The Gbowee Peace Foundation Africa (GPFA) recently organized a lessons-learned summit for their Feminist Policy Lab. The event saw 12 young women conducting research and presenting policy papers on various pressing issues, including the inhumane treatment of detained new mothers in hospital facilities, the lack of proper healthcare for female inmates in prisons, and sexual harassment in the educational system.
By: Mae Azango [email protected]
The summit, held at the Musu Spot in Congo Town over the weekend, brought together UN Women, government agencies, women, men, and young people to address these critical concerns.
Madam Leymah Gbowee, the President and founder of GPFA, reflected on her experience as a new mother 30 years ago when she witnessed the difficulties faced in hospitals. She shared a story of encountering a woman who had given birth but couldn’t afford to pay her hospital bills and was subsequently detained. Disturbed by such incidents, Madam Gbowee decided to take action.
She discovered a list of women detained in hospitals due to their inability to pay bills exceeding one million Liberian dollars. Determined to help, she raised funds and paid the bills, providing relief for over US $6,000 worth of expenses. One seventeen-year-old mother even expressed her gratitude, explaining that she believed she would have died in the hospital if her bills hadn’t been paid.
During her discussions with hospital administrators, Madam Gbowee learned about the challenges they faced. One major problem was that pregnant women who hadn’t received adequate antenatal care were often denied services in many hospitals. However, the administrator assured her that their hospital accepted all pregnant women, including those referred by the government, regardless of their ability to pay. Consequently, many patients were detained until their bills were settled.
Madam Gbowee’s encounter prompted her to consider the importance of documenting and tracking activities related to women’s issues. She emphasized the need for policy papers to effect change, citing the success of the rape campaign in 2017, which lacked documentation. Seeking to empower the next generation of women, she expressed her desire to expand the program to rural counties and secure funding for this purpose.
During the summit, the feminist Fellows presented their research findings. Group one, consisting of Doreen A. O’Diaji, Mojorie N. Wright, Nusone E. Perkins, and Rammie P. Klan, focused on the detaining of new mothers in hospital facilities. Their research aimed to investigate claims of detention without proper documentation. They discovered that detained mothers faced emotional trauma and delayed treatment due to demands for items such as detergents, alcohol, gloves, and needles. Failure to provide these items jeopardized the health of both mother and child.

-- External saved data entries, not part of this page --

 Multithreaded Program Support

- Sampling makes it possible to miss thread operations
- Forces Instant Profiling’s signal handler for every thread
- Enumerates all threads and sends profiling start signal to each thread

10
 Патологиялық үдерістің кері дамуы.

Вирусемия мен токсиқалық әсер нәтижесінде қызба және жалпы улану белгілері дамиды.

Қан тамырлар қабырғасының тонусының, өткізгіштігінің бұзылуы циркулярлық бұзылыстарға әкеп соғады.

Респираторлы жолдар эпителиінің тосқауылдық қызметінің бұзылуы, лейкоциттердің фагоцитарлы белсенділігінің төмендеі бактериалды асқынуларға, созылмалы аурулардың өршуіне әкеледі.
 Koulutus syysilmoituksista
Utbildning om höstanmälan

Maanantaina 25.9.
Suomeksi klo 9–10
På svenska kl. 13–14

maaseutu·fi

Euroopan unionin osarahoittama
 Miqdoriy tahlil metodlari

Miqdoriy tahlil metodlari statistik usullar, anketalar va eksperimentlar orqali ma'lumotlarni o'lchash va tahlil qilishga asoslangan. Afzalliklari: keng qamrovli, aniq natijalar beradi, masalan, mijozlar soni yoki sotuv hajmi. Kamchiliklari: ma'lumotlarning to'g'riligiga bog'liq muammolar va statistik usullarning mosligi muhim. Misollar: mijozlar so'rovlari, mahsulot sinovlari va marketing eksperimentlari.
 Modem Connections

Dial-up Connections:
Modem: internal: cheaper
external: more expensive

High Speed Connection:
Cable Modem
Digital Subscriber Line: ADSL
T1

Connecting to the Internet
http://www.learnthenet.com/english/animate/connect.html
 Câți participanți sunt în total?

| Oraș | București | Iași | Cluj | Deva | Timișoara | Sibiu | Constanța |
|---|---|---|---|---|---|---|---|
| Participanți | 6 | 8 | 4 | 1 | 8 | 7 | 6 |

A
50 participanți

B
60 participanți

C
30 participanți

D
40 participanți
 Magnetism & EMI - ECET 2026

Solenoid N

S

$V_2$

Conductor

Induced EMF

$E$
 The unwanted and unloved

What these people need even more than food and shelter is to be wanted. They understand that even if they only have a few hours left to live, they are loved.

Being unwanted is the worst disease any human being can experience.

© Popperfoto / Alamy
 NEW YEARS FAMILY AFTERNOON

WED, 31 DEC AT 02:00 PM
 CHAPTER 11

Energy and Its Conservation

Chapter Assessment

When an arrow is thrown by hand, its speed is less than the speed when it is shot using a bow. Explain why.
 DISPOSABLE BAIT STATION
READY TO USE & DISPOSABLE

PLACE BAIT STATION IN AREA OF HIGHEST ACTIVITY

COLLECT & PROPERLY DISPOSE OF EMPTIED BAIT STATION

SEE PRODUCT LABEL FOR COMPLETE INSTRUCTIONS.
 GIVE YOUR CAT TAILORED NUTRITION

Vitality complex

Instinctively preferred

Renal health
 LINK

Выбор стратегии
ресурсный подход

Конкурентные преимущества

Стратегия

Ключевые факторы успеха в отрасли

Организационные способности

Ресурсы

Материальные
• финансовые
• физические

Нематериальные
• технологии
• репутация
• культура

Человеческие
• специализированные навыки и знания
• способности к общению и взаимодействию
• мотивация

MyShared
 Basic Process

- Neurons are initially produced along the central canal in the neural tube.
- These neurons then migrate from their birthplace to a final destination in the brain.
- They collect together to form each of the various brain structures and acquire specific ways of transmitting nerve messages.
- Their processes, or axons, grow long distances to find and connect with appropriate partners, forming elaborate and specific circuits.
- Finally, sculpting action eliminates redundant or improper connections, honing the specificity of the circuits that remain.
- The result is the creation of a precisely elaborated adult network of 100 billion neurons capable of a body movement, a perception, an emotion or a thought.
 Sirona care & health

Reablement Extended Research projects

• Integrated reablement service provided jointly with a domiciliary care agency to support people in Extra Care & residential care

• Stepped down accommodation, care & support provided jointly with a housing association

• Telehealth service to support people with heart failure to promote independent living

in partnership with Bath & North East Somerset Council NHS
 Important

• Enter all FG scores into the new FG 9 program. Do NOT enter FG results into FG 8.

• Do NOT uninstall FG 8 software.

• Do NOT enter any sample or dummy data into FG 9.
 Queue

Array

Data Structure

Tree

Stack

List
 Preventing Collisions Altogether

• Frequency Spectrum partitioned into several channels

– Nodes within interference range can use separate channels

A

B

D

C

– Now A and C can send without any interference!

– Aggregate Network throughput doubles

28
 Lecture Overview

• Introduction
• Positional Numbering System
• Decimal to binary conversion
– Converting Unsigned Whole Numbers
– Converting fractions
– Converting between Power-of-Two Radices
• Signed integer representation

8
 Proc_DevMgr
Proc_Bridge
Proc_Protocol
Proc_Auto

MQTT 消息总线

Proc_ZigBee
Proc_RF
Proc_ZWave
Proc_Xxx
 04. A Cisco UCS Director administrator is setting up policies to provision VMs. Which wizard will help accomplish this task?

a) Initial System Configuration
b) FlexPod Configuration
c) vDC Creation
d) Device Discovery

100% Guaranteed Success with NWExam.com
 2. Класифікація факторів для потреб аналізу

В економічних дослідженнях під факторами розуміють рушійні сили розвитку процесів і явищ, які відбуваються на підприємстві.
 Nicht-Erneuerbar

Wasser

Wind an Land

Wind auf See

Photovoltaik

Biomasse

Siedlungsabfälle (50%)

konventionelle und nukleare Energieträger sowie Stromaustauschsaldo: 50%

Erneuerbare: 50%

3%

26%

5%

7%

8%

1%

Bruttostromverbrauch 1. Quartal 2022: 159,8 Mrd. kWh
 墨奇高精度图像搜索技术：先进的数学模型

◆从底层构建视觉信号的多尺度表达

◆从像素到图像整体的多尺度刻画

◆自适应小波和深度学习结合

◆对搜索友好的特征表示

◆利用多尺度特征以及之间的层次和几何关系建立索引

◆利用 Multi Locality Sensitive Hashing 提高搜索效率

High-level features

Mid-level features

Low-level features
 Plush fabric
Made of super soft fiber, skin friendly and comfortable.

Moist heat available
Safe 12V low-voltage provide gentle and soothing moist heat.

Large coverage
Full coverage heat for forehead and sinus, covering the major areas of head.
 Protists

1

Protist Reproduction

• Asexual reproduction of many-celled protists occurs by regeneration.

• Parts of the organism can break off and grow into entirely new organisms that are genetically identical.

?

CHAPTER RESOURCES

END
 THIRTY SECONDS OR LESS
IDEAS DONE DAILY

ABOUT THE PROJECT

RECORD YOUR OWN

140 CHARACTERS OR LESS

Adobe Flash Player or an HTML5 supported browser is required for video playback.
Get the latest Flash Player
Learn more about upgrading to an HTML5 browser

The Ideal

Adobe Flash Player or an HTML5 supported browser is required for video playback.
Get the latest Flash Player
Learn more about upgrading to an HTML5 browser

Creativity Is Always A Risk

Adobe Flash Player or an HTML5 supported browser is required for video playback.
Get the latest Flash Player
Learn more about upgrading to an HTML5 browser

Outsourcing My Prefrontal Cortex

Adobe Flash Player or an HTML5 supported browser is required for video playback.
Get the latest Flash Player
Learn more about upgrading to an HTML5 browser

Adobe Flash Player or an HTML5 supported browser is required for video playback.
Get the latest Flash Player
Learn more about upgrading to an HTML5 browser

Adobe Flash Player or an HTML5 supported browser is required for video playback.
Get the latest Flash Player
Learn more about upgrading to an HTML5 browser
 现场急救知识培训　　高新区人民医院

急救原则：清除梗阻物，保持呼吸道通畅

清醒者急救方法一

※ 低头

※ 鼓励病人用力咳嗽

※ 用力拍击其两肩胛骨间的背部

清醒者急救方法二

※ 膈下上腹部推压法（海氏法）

The group recommended that the Ministry of Finance Development and Planning increase the budget for the healthcare sector. They also suggested a holistic approach to address drugs and material shortages within healthcare, calling for a ban on maternal detention as seen in Burundi. Furthermore, they proposed the establishment of a National Health Equity Fund to address systemic issues in the healthcare sector.
Group two, comprising Courage N. Wilson, Laura Kolaker, Saraphen B. Dahn, and Abigail A.A. Dorbor, presented their research on female access to rehabilitation and proper healthcare. They highlighted the challenges faced by Liberia’s prisons, including overcrowding, understaffing, limited rehabilitation programs, and insufficient funds. Female inmates specifically suffered from poor sanitation, limited food, inadequate healthcare services, and a shortage of nurses and doctors. The group recommended increasing the budget for prisons, providing adequate drugs and laboratory facilities, and bolstering the prison health workforce.
Group three, consisting of Blessing M. Collins, Jennifer Scot, Rochelle M. Richards, and Wilnet Z Gaye, focused on sexual harassment in Liberia’s educational system. Their research revealed that several universities lacked clear policies on sexual harassment, leading to underreporting due to fear and stigma. They urged the Ministry to establish programs that provide safe spaces for students to report incidents and ensure appropriate punishment for offenders.
The summit provided an interactive platform for participants to ask questions and offer additional recommendations. It served as an important step toward addressing these pressing issues and working towards a more equitable and just society.